Target shooters must belong to a shooting club before they can own a firearm. There is no power limit for airguns but for certain clubs and airgun shooting disciplines, the UK’s 12ft/lb limit is adhered to.
Following a ban on lead shot, airgun shooting ranges have lead collection boxes for missed shots. Some airgun clubs are restricted to non-toxic pellets.
The restrictions on firearms ownership, the wealth of the participants in field sports plus a lead ban, have contributed to a relatively poor market for all but the top end of field sport products and firearms in the Netherlands.
This ‘top end’ bias is seen in the fabulous skeet, trap, clay pigeon ranges.
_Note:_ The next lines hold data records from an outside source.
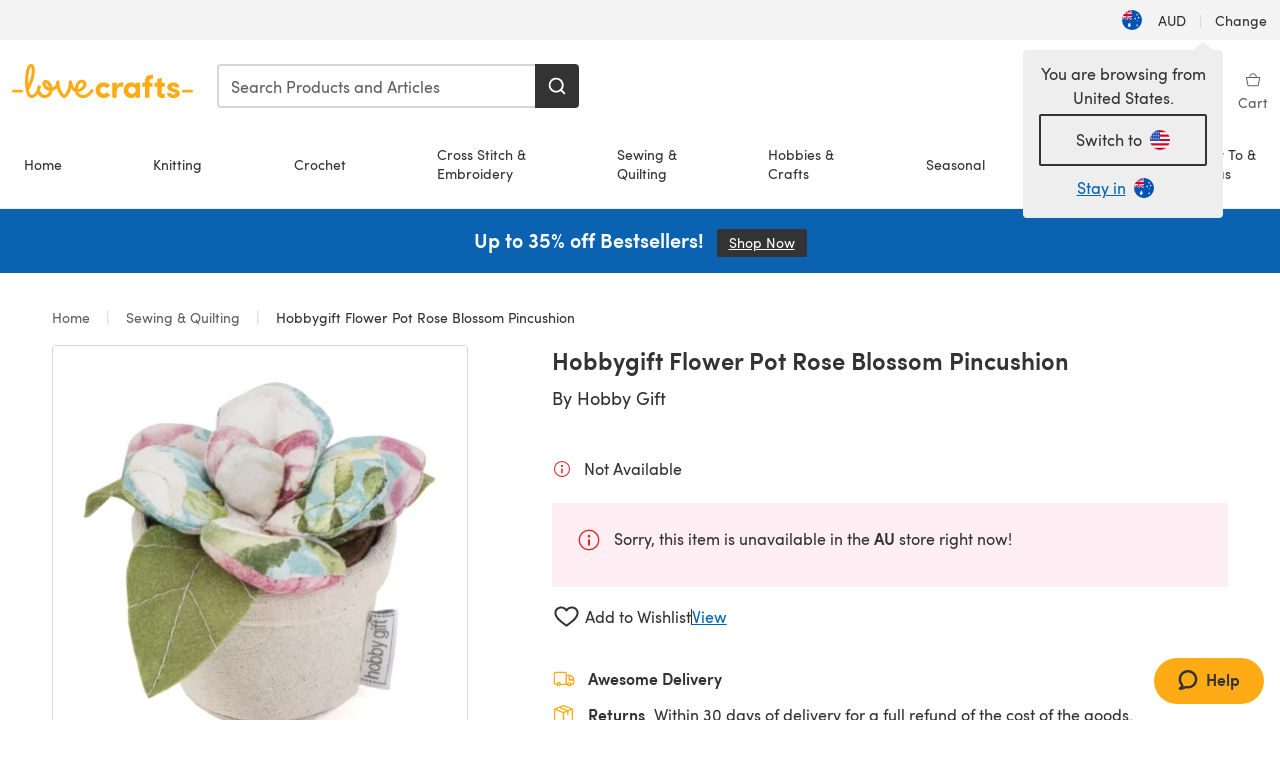

--- FILE ---
content_type: application/javascript
request_url: https://assets.prod.lovecrafts.co/_nuxt/231cff1.modern.js
body_size: 1681
content:
(window.webpackJsonp=window.webpackJsonp||[]).push([[155],{2274:function(c,s){c.exports={functional:!0,render(c,s){const{_c:t,_v:e,data:l,children:a=[]}=s,{class:v,staticClass:h,style:i,staticStyle:r,attrs:o={},...n}=l;return t("svg",{class:[v,h],style:[i,r],attrs:Object.assign({xmlns:"http://www.w3.org/2000/svg",width:"181",height:"34",role:"img",viewBox:"0 0 736.8 138.9","xml:space":"preserve",id:"lovecrafts-secondary",preserveAspectRatio:"xMinYMin meet"},o),...n},a.concat([t("title",[e("LoveCrafts")]),t("g",{staticStyle:{fill:"var(--custom-fill-color-0,#FFAB15)"},attrs:{fill:"#FFAB15"}},[t("path",{attrs:{d:"M39.5 105.2H5.6c-3.1 0-5.6 2.5-5.6 5.6 0 3.1 2.5 5.6 5.6 5.6h33.9c3.1 0 5.6-2.5 5.6-5.6 0-3.1-2.5-5.6-5.6-5.6zM323.6 102.3c-1.4.6-2.5 2-3.5 3.3-.3.3-7.3 9.3-11.8 13.2-4.2 3.6-11.5 7.4-18.5 7.3-14.8-.2-19.6-11.7-19.6-11.7s15.7-2.9 25.2-13.7c8.3-9.4 8.6-19 6.4-25-2.7-7.3-9.6-12.1-17.7-12-11 .1-19.2 8.4-23.7 17.4-2.7 5.4-4.4 11.7-4.9 18.1-7.5-6.5-9.6-20.8-10.5-24.6-.8-3.7-1.4-5-2.4-6.1-1.6-1.8-4.1-2.4-5.9-2.1-6.8.8-6.2 7.7-6 11.9.1 1.4.1 2.8.1 4.1-.9 12.4-5.4 25.3-13.1 36.6-3.1 4.5-4.9 6-5.2 6-.4 0-2.6-1.5-5-4.8-7.1-9.8-11.9-22.4-13.5-34.5-.4-2.9-.5-5.8-.3-9.1.2-2.9.2-5.8-1.7-8-1.2-1.4-3.1-2.2-5-2.2-2.9 0-5.5 1.7-6.4 4.2-.3.5-.7 2.9-.8 4.3-.3 4.6-1.7 9.6-3.9 12.4-4.4 5.9-11.5 8-11.5 8s-2.5-15.7-14-25.3c-4.1-3.4-8.3-4.6-12.7-4.8-7.2-.2-15.7 5.9-13.8 17.8.6 3.9 2.3 8.2 4.9 12 7.5 11.1 19.4 13.7 23.1 14.3 0 1.4-1.4 6.8-5.8 11-2.7 2.6-7.4 5.3-13 5.3-4.6 0-8.6-2.3-11.3-5-3.4-3.2-6.2-8.4-6.9-12.3-.2-1.2-1.2-7.5 2-12.3 1.3-1.9 1.4-4.1.4-5.9-1.2-2.2-3.7-3.6-6.3-3.6-2.2 0-3.9 1.2-5.4 3-2 2.4-3.4 6-3.9 12.4-.7 9-12.5 24.4-21 24.1-6.8-.2-10.5-12.6-12.1-20.9 0 0 18.2-30.5 22.6-58.4C95.4 19.6 91 10 87.8 5.4 85.3 2 81.5-.1 77.3 0c-3.6.1-6.4 1.2-9.2 3.8-5.2 4.7-9.4 15.3-12.5 33.9-2 12.3-2.7 25.4-2.4 40.1.1 6.6.6 20.8 4.8 37 4.2 16 12.4 23.9 22.3 23.9 5.8 0 11.8-3.8 15.5-6.7 6.3-5 10.1-10.5 10.1-10.5s7 17 26.9 17.2c16.1.2 30.2-12.7 32.4-29.5v-.2l.2-.1c10.8-2.4 17.7-9.8 17.7-9.8s3.8 14.4 11.4 25c4.2 5.9 10.6 14.7 18 14.6 4.4 0 9.5-3.6 16.9-13.7 7.8-10.6 12.2-26.4 12.2-26.4s3.7 10.7 15.2 15.5c1.9 7 5.8 13.4 12 18 5.8 4.3 13.2 6.6 20.7 6.6 11.5 0 21.3-5.6 28.1-11.8 7.4-6.6 14-15.4 14.2-15.7 1.6-2.5.8-6.1-1.3-8-1.6-1.3-4.2-2.1-6.9-.9zM143.2 90.7c-6.5-6.3-6.7-9.7-6.6-10.5.2-1.8 1.6-2.1 2.1-2.1 2.1 0 4.7 4 6.1 6.1 3.4 4.7 5.8 11.2 5.8 11.2s-4-1.5-7.4-4.7zm-77.2-8s-.1-24.1 1.1-35.4c1.1-10 2.4-21.3 6.8-30.9.5-1.1 1.8-3.9 2.9-4 1-.1 1.9 2 2.5 4.7 2 8.9 1.1 19.2-1.7 32.8C74.3 64.9 66 82.7 66 82.7zm202.1 19.6s.1-8 3.6-15.1c2.8-5.7 5.9-9.2 9.7-10.5 2.9-1 5.8-.2 7.5 1.8 1.2 1.5 1.6 3.5 1.1 5.7-1.2 5.2-4.6 9-7.4 11.4-6.6 5.5-14.5 6.7-14.5 6.7zM373.5 75c10.9 0 20.7 4.7 26.6 13l-14.8 10.6c-2.5-3.9-7.1-6.2-11.8-6.2-7.7 0-15.2 5.5-15.2 14.3s7.5 14.7 15.2 14.7c4.7 0 9.3-2.2 11.8-6.2l14.8 10.5c-5.8 8.3-15.6 13.1-26.6 13.1-17.6 0-33.3-12.8-33.3-32.1 0-19.2 15.7-31.7 33.3-31.7zM426.6 137.6h-18.2V76.3h18.2v14.8c3.1-11.4 11-16.1 17.3-16.1 4.3 0 7.6.8 10.5 2.2l-3.3 16.4c-3.3-1.6-6.4-1.8-9.3-1.8-10.5 0-15.2 8.3-15.2 24.4v21.4zM503.4 130.6c-3.9 5.9-13.1 8.1-17.8 8.1-15.6 0-31.2-12.2-31.2-31.9s15.6-31.9 31.2-31.9c3.9 0 13.1 1.3 17.8 8.1v-6.8h18.1v61.2h-18.1v-6.8zm-14.8-9.2c7.5 0 14.8-5.4 14.8-14.6s-7.3-14.6-14.8-14.6c-7.6 0-15.3 5.8-15.3 14.6 0 8.9 7.7 14.6 15.3 14.6zM650.4 112.4c-18.4-5-18.5-14.3-18.4-19.9.1-9 11-17.4 23.9-17.4 12.2 0 25 5.4 25.2 20.3h-17.2c-.1-4.6-4.1-5.4-6.9-5.4-3.9 0-6.6 1.8-6.4 4.6.1 1.8 1.7 3.7 5.4 4.6l10.4 2.8c14.8 4.1 16.7 13.9 16.7 17.8 0 13-13.6 19.1-26.5 19.1-12.5 0-25.4-7.5-25.6-21.1h17c.1 3.5 4.1 7.1 9 7.1 4.1-.1 7.5-2 7.5-5.1 0-2.6-1.6-4.1-6-5.2l-8.1-2.2zM609.4 76.3V55.6L591 61.5v14.8h-11.1v16.1h11V118c0 6.4 1.9 11.6 5.7 15.3 3.8 3.7 9 5.6 15.6 5.6 4.1 0 7.7-.6 9.8-1.6v-15.7c-1.7.3-3.3.5-4.7.5-5.2 0-7.9-2.6-7.9-7.6v-22H622V76.3h-12.6zM565.7 44.4c-3.8 0-11.8.6-17.6 6.7-4.2 4.5-6.4 10.5-6.4 17.9v7.3h-11.5v16.1h11.5v45.2H560V92.4h12.3V76.3H560v-6.7c0-3.4.9-5.9 2.8-7.3 1.8-1.4 3.7-2.1 6.3-2.1 2.5 0 4.6.4 5.2.5V45.6c-1.7-.8-4.6-1.2-8.6-1.2zM731.2 105.2h-33.9c-3.1 0-5.6 2.5-5.6 5.6 0 3.1 2.5 5.6 5.6 5.6h33.9c3.1 0 5.6-2.5 5.6-5.6 0-3.1-2.5-5.6-5.6-5.6z"}})])]))}}}}]);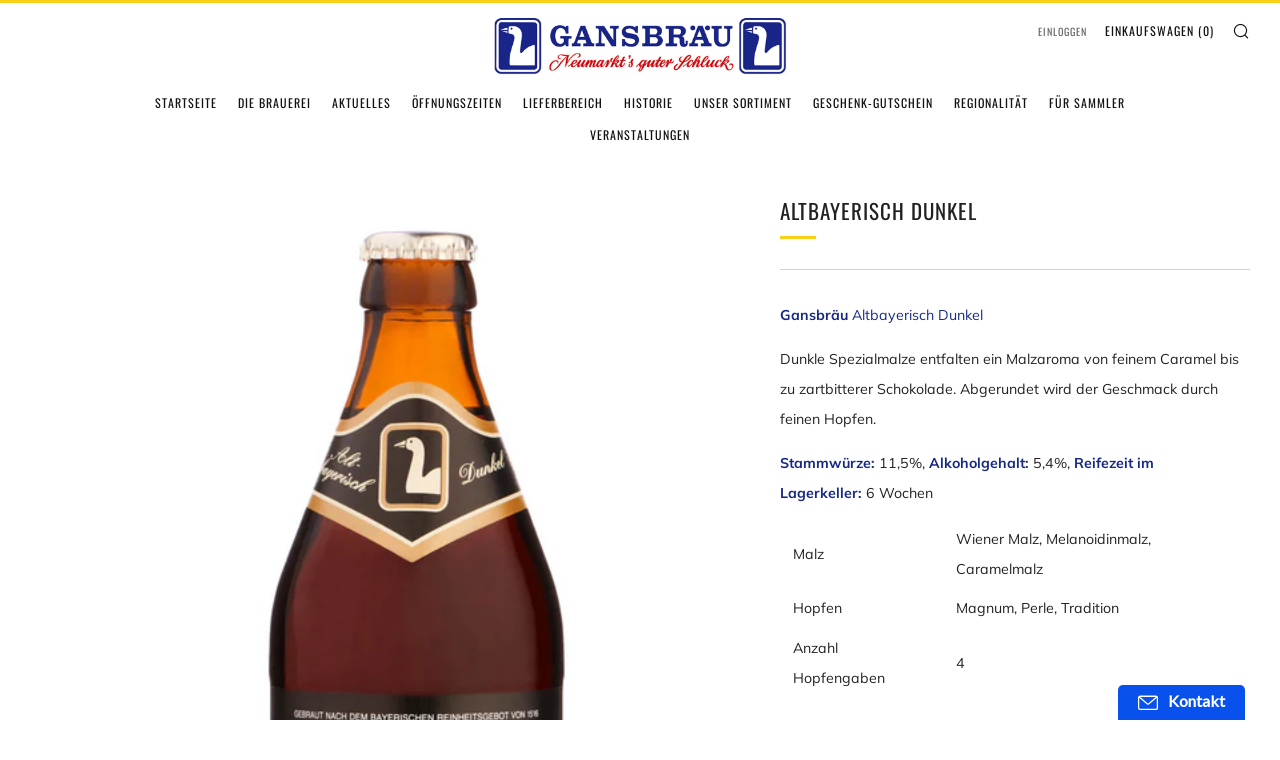

--- FILE ---
content_type: text/javascript
request_url: https://gansbrauerei.de/cdn/shop/t/11/assets/custom.js?v=152733329445290166911676403391
body_size: -739
content:
//# sourceMappingURL=/cdn/shop/t/11/assets/custom.js.map?v=152733329445290166911676403391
De Eiledenberg International Shooting Range is a good example with facilities to match the best worldwide, offering additionally, a 50-metre running boar range like Bisley.
Business is well-structured in the Netherlands and, like their social scene, tends to be more formal. An invitation to dinner is not given lightly and is generally offered weeks if not months in advance.
No guest would arrive without flowers or the like. In such an environment, cold-calling is not a good idea. Introductions and appointments are essential, preceded and followed by written material and emails. As with many other European countries, a resident distributor is essential for success.